Рассказываю ему, как отвозила раненых, как ехала назад пустая и выспалась.
– Ну и что? Молодец, что выспалась. Пусть хоть один человек будет нормальный, а то засыпают на ходу.
А мне было стыдно. И с такой совестью мы жили всю войну.
В медсанбате ко мне хорошо относились, но я хотела быть разведчицей. Сказала, что удеру на передовую, если меня не отпустят. Чуть из комсомола за то не исключили».
Два ордена Красной Звезды, два ордена Славы, две медали «За отвагу» – вот неполный список ее боевых наград за войну, или, как говорит сама Альбина Александровна, «за разведку».
«Одну Славу не дотянула… Разведчики шутили: „Не хватило тебе, Альбинка, войны“. Самая дорогая моя награда – первая медаль „За отвагу“. Солдаты залегли. Команда: „Вперед! За Родину!“, а они лежат. Опять команда, опять лежат. Я сняла шапку, чтобы видели, что я девчонка, поднялась… И они все встали, и мы пошли в бой.
Вручили мне медаль, и в тот же день мы пошли на задание. И у меня впервые в жизни случилось… Наше… Женское… Увидела я у себя кровь, как заору:
– Меня ранило…
В разведке с нами был фельдшер, уже пожилой мужчина. Он ко мне:
– Куда ранило?
– Не знаю куда… Но кровь…
Мне он, как отец, все рассказал.
Я ходила в разведку после войны лет пятнадцать.
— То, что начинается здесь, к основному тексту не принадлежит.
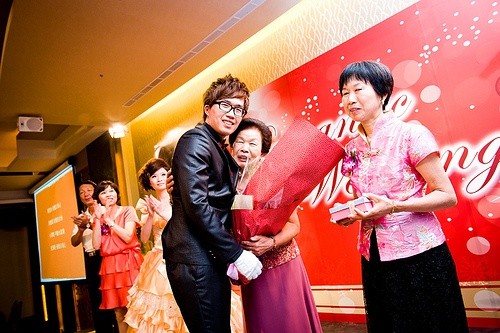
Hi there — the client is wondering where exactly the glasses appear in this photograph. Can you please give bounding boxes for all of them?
[212,100,248,117]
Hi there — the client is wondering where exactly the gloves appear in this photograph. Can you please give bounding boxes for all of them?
[233,249,263,280]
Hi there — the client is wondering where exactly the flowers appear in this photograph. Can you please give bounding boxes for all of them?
[342,150,361,175]
[101,223,111,236]
[155,218,168,228]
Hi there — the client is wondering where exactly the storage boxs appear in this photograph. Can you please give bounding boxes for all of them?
[329,196,373,221]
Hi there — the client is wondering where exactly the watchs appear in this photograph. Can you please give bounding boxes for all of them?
[86,222,90,229]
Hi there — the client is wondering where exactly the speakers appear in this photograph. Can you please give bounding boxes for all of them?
[17,116,44,132]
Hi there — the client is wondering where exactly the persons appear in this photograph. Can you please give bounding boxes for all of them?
[71,180,120,333]
[330,60,469,333]
[166,117,324,333]
[92,181,145,333]
[123,158,243,333]
[161,73,263,333]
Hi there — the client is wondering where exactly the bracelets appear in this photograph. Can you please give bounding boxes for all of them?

Каждую ночь… И сны такие: то у меня автомат отказал, то нас окружили… Просыпаешься – зубы стучат.
Кончилась война, у меня было три желания: первое – наконец я не буду ползать на животе, а стану ездить на троллейбусе, второе – купить и съесть целый белый батон, третье – выспаться в белой постели и чтобы простыни хрустели».
Из воспоминаний зенитчицы Валентины Павловны Максимчук:
«В полдень двадцать восьмого июня сорок первого мы, студенты пединститута, собрались во дворе типографии. Сбор был недолгим. Вышли из города по старой Смоленской дороге в направлении города Красное. Соблюдая осторожность, шли отдельными группами. К концу дня жара спала, идти стало легче, пошли быстрее, не оглядываясь. Дошли до места привала, и только теперь взглянули на восток. Половина неба была охвачена багровым заревом, с расстояния сорока километров казалось, что оно заняло весь город. Ясно стало, что не десять и не сто домов горят. Горит весь Смоленск…
Было у меня новое, такое воздушное платье с оборочками. Нравилось он Вере, моей подружке. Несколько раз она его примеряла. Я обещала подарить его ей на свадьбу. Замуж она собиралась. И парень хороший был.
А тут война вдруг, Уходим на окопы. Вещи свои в общежитии сдаем коменданту. А как же платье? „Возьми, Вера“, – говорила я, когда мы уходили из города.
Не взяла. Сгорело в том зареве платье.
Все время мы шли и оборачивались. Казалось, что нам печет в спину. Всю ночь не останавливались, а с рассветом вышли на работу. Сказали нам рыть противотанковые рвы. Семь метров отвесная стена и три с половиной метра вглубь. Копаю, а лопата огнем горит, песок кажется красным. Стоит перед глазами наш дом с цветами и сиренью…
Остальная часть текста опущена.